An advanced Solution for Publishing 3D Content on the Web

Marco Potenziani, Italy , Massimiliano Corsini, Italy, Marco Callieri, Italy, Marco Di Benedetto, Italy, Federico Ponchio, Italy, Matteo Dellepiane, Italy, Roberto Scopigno, Italy

Published paper: An Advanced Solution For Publishing 3D Content On The Web

The deployment of 3D content on the Web gained momentum in many contexts. The Cultural Heritage field is a good example, since 3D data need to be published on the Web for many different purposes (presenting museum collections, displaying virtual reconstruction of ancient sites, showing connections between artefacts of interest, etc.); moreover, 3D data are often paired by other multimedia information and, finally, solutions should be cheap and high-fidelity.  The current approach for developing 3D graphics applications on the web is to employ WebGL, a graphics javascript API that is embedded in modern web browsers. WebGL was derived from the standard OpenGL graphics library and it has been recently adopted by all the major web browsers.
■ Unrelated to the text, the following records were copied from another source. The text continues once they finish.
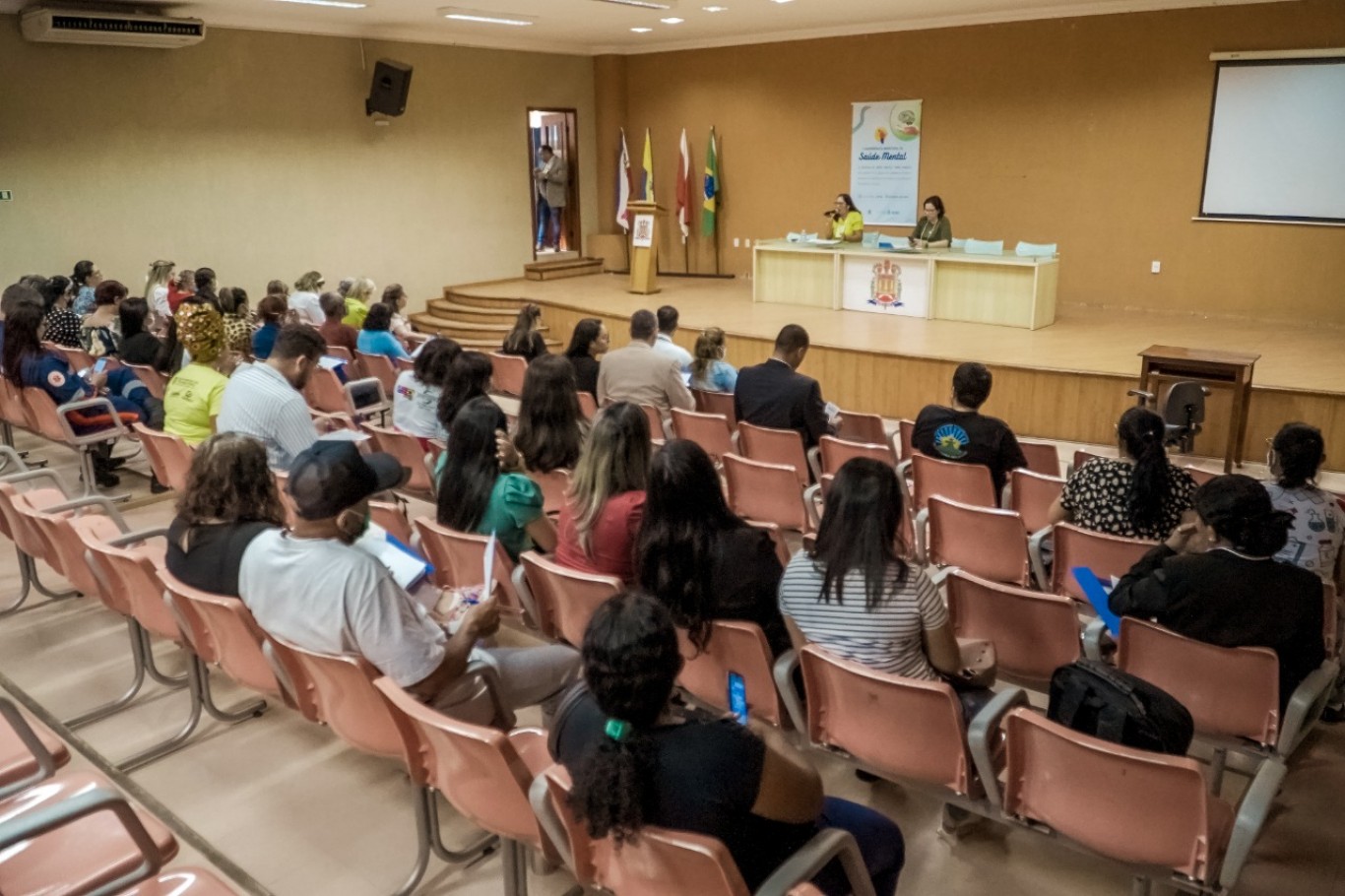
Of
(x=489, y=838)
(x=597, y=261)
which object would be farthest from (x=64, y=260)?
(x=489, y=838)

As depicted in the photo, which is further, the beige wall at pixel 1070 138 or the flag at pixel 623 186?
the flag at pixel 623 186

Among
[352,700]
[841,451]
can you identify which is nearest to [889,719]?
[352,700]

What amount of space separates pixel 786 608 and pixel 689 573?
0.92 feet

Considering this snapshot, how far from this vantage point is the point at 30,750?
2.31m

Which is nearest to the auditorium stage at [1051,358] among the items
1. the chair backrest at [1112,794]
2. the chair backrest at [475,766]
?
the chair backrest at [1112,794]

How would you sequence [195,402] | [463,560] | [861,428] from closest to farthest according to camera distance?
[463,560] < [195,402] < [861,428]

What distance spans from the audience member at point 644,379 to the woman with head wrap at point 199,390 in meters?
2.06

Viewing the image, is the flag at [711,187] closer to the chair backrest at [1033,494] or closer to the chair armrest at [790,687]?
the chair backrest at [1033,494]

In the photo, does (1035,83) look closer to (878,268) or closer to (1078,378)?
(878,268)

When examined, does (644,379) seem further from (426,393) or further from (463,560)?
(463,560)

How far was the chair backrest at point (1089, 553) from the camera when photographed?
11.0 ft

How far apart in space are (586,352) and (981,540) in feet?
10.1

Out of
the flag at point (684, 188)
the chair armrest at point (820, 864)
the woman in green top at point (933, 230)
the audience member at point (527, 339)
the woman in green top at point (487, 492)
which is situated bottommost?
the chair armrest at point (820, 864)

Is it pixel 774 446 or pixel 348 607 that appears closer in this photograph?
pixel 348 607
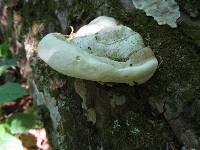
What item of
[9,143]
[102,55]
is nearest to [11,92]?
[9,143]

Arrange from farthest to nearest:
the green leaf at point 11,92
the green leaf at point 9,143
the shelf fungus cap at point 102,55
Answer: the green leaf at point 9,143 → the green leaf at point 11,92 → the shelf fungus cap at point 102,55

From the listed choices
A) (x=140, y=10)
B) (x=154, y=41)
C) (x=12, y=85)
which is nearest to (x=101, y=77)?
(x=154, y=41)

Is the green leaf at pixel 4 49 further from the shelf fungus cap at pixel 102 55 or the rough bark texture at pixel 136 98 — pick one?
the shelf fungus cap at pixel 102 55

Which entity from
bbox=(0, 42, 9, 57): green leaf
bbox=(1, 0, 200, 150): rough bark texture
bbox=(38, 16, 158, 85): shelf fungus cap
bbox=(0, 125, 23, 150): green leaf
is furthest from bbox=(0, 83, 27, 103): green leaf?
bbox=(0, 42, 9, 57): green leaf

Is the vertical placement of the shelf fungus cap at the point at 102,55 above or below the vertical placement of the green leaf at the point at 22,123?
above

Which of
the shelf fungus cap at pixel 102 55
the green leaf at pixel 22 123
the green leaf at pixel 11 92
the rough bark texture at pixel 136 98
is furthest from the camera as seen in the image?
the green leaf at pixel 22 123

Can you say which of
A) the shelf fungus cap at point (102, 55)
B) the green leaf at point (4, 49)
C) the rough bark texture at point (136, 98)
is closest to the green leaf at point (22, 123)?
the rough bark texture at point (136, 98)

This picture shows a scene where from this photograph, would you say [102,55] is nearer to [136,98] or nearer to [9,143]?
[136,98]

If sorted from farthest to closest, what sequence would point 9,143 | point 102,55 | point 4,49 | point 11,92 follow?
1. point 4,49
2. point 9,143
3. point 11,92
4. point 102,55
Thanks to this, people that access a web site based on WebGL do not need to install any additional plugins or other applications to use the interactive 3D content of the web page.  The main problem related with the use of WebGL is the substantial technical skills the developers should master (such as web design, Javascript programming and knowledge of Computer Graphics) in order to implement an application.

We present 3DHop (3D Heritage Online Presenter), an advance technological solution that allows people without high/mid level programming skills to be able to publish 3D content on the Web in several forms. This technology consists in a set of components and templates for the online visualization that have in common the characteristics to be easily modifiable with a minimal effort to obtain the desired final effect. This technology has been developed in the context of a few EU projects and it has been already used in Virtual Museums projects. 3DHop is now reaching its maturity and becomes a solid tool open to the Cultural Heritage community, reducing the learning curve and speeding up the implementation of virtual museums and of on-line interactive presentations.

From a technical point of view, 3DHop is based on SpiderGL, a  support library built on top of WebGL and developed by CNR-ISTI. A brief overview of this library will also be given in the presentation.